Валько пришлось оттаскивать ее. Ему этого не хотелось, но еще меньше оно хотело, чтобы Юлия увидела Геру в этой неприглядной роли.
Валько ухватило Еву, потащило за дверь, Ева угодила ему локтем в живот, а коленкой в пах, было больно, Валько разозлилось, выволокло брыкающуюся девицу в маленькие сени старухиной квартиры, где стоял допотопный сундук, усадило ее на него. Ева, пьяно откинувшись, ударилась затылком о стену, вскрикнула и заплакала:
- Сашка! За что? Гад... Не прощу...
Что-то перемкнуло в ее бедной голове, ей показалось, что произошедшее - продолжение какого-то предыдущего эпизода ее жизни. Она ругала какого-то Сашку, признавалась ему в любви, начала расстегивать кофточку, чтобы доказать свою любовь, а потом у нее началась истерика: рыдания взахлеб, перемежающиеся икотой. Валько опасалось, что эти некрасивые звуки могут помешать Гере и Юлии общаться, оно вспоминало (по читанным книгам), как прекращают истерику, вспомнило, что надо ударить по лицу. Замахнулось и предупредило:
- Сейчас стукну, если не перестанешь.
- Не надо! - пробормотала Ева, выставляя руки и пряча голову. - Все, все, кончила. Все, все... - и легла на сундук, намереваясь заснуть. Валько не позволило: подняло ее, вывело на улицу, там долго ходило с нею, слушая какой-то бред, она немного пришла в себя, остановилась, огляделась и сказала:
- Дальше я сама. Будь здоров.
И ушла в ночь, навсегда исчезнув. От Салыкина Валько о ней тоже ничего больше не слышало.

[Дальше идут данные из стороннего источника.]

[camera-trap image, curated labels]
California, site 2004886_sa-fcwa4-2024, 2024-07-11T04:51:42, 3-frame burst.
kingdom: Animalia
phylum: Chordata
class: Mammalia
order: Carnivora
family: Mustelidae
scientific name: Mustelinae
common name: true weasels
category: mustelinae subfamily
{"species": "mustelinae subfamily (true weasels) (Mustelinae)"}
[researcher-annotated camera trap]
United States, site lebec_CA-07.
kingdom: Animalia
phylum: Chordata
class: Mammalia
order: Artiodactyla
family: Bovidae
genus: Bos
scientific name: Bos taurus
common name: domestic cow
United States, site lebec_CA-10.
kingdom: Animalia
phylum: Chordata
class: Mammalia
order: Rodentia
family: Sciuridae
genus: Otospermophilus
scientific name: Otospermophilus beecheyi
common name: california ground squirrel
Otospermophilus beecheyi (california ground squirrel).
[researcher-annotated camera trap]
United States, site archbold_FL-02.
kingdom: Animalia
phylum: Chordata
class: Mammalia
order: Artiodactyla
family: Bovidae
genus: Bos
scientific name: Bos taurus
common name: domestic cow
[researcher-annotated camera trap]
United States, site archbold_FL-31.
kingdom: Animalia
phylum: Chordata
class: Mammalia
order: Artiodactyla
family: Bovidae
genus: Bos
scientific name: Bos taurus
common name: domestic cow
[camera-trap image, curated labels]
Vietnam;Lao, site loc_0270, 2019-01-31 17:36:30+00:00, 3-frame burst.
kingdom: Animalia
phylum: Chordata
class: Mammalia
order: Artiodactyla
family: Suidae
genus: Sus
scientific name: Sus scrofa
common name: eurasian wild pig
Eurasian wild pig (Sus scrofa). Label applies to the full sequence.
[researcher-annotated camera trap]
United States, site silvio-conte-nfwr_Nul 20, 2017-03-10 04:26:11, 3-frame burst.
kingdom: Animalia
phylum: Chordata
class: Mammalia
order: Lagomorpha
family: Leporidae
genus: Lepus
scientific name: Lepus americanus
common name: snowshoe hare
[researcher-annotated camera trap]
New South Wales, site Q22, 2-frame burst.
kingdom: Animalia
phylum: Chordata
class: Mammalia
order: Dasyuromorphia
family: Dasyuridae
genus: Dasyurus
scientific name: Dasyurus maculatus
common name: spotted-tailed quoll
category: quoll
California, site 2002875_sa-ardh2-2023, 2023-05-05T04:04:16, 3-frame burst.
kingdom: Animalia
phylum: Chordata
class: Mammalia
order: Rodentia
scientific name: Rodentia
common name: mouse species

Осталась забытая Евой косметичка: дешевые духи, помада, тушь для ресниц.
Валько как-то вечером рассеянно открыло косметичку, выдвинуло тюбик алой помады, почти машинально провело себя по губам. Подошло к зеркалу. Накрасило губы. Взяло тушь, намазало ресницы. Поразилось: совершенно девичье лицо. Довольно красивое девичье лицо. Надо же.
Стало думать об этом. С волнением, с надеждой. Может, просыпается в ней - настоящее? Может, вот она кто - женщина?
Валько зашло в комиссионный магазин. Бормоча девушке-продавщице: "У нас театр студенческий, а реквизита нет совсем, а свое отдать наши девушки жадничают...", - купило дешевую юбку, пару кофточек, туфли, газовый шарфик. А в соседнем магазине, еще более стесняясь, взяло белье. Неказистое конечно, хорошего белья в открытой продаже было не достать.
С замиранием ждало вечера.
Вечером, занавесив окна линялыми старухиными шторами, встало перед шкафом с зеркалом, начало преображаться. Белье, юбка, кофта. Обуло туфли, но не только ходить, стоять в них не могло. Правда, свои ботинки светлой кожи были фактически бесполыми, да и размер небольшой - тридцать девять.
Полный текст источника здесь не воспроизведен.